**DATASET CONTENT:**
============

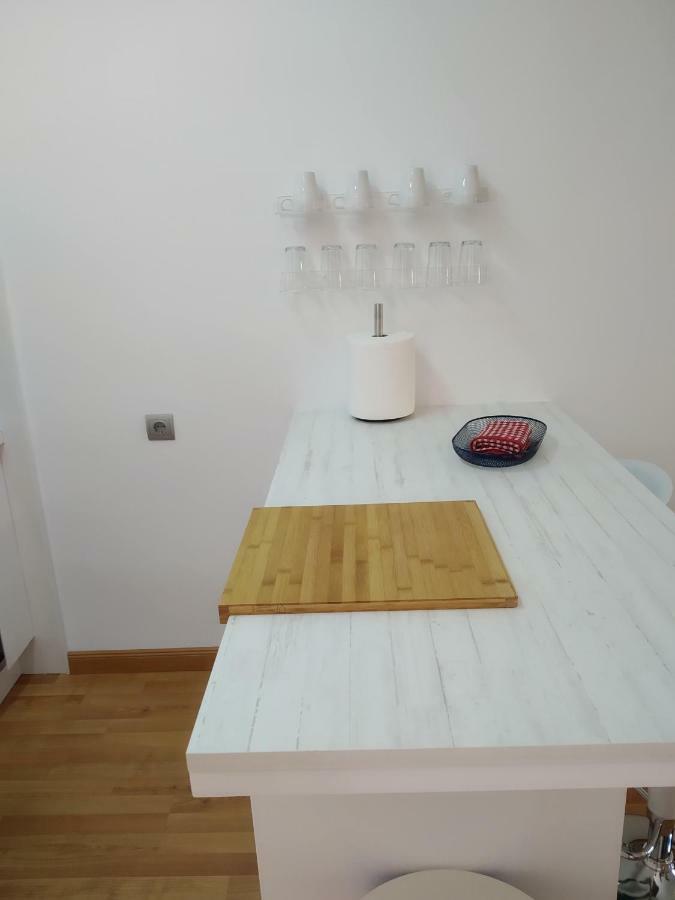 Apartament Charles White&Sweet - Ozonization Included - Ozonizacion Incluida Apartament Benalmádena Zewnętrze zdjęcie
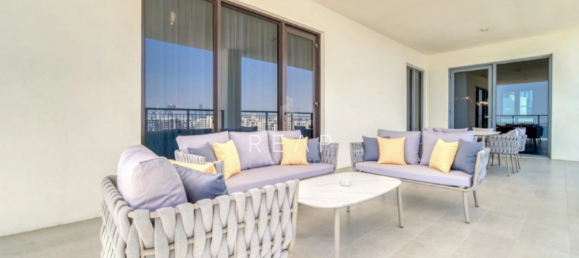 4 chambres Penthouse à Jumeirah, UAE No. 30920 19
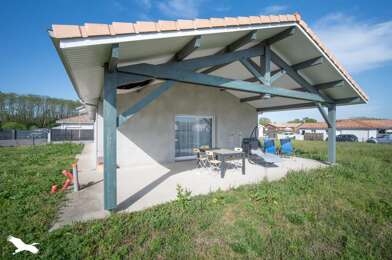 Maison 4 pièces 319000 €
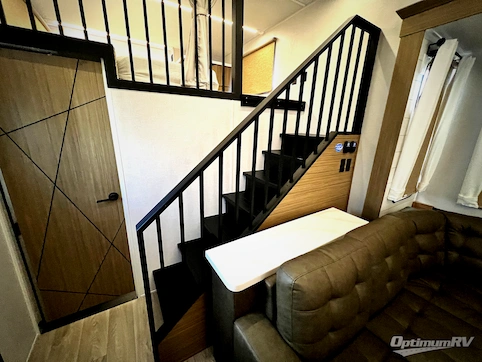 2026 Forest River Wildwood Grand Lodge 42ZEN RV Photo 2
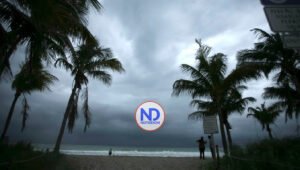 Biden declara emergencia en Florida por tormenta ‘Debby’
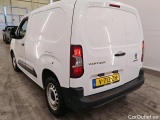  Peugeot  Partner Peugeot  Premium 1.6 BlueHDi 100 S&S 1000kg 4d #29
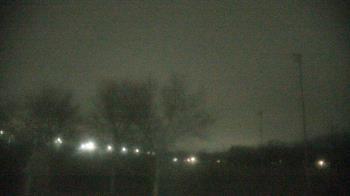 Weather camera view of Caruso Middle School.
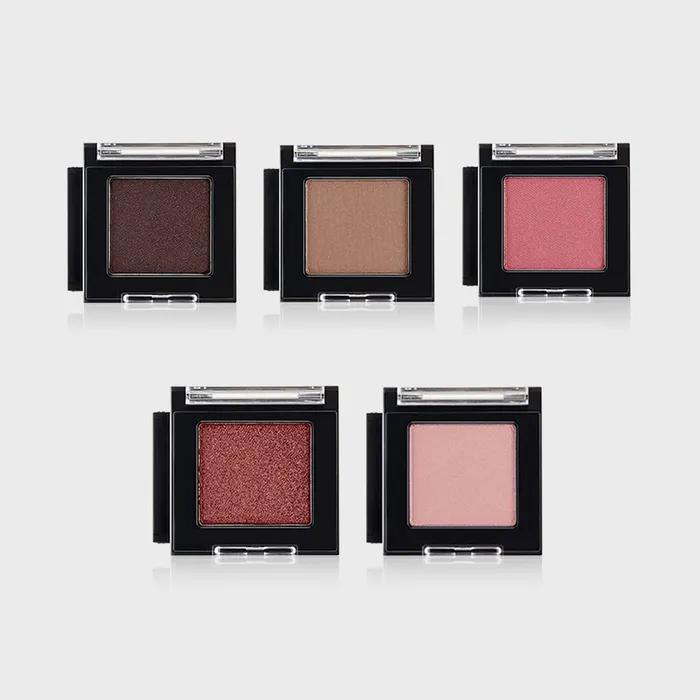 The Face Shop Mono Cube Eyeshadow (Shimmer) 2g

============

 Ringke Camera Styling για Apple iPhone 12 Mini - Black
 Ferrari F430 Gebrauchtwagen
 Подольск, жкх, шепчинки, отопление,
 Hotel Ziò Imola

============

**REQUIRED WORK:**
Copy the data word for word from the line with "Apartament Charles White&Sweet" up to and including the line with "The Face Shop", and leave the pictures out of your answer.

**EXPECTED ANSWER:**
 Apartament Charles White&Sweet - Ozonization Included - Ozonizacion Incluida Apartament Benalmádena Zewnętrze zdjęcie
 4 chambres Penthouse à Jumeirah, UAE No. 30920 19
 Maison 4 pièces 319000 €
 2026 Forest River Wildwood Grand Lodge 42ZEN RV Photo 2
 Biden declara emergencia en Florida por tormenta ‘Debby’
  Peugeot  Partner Peugeot  Premium 1.6 BlueHDi 100 S&S 1000kg 4d #29
 Weather camera view of Caruso Middle School.
 The Face Shop Mono Cube Eyeshadow (Shimmer) 2g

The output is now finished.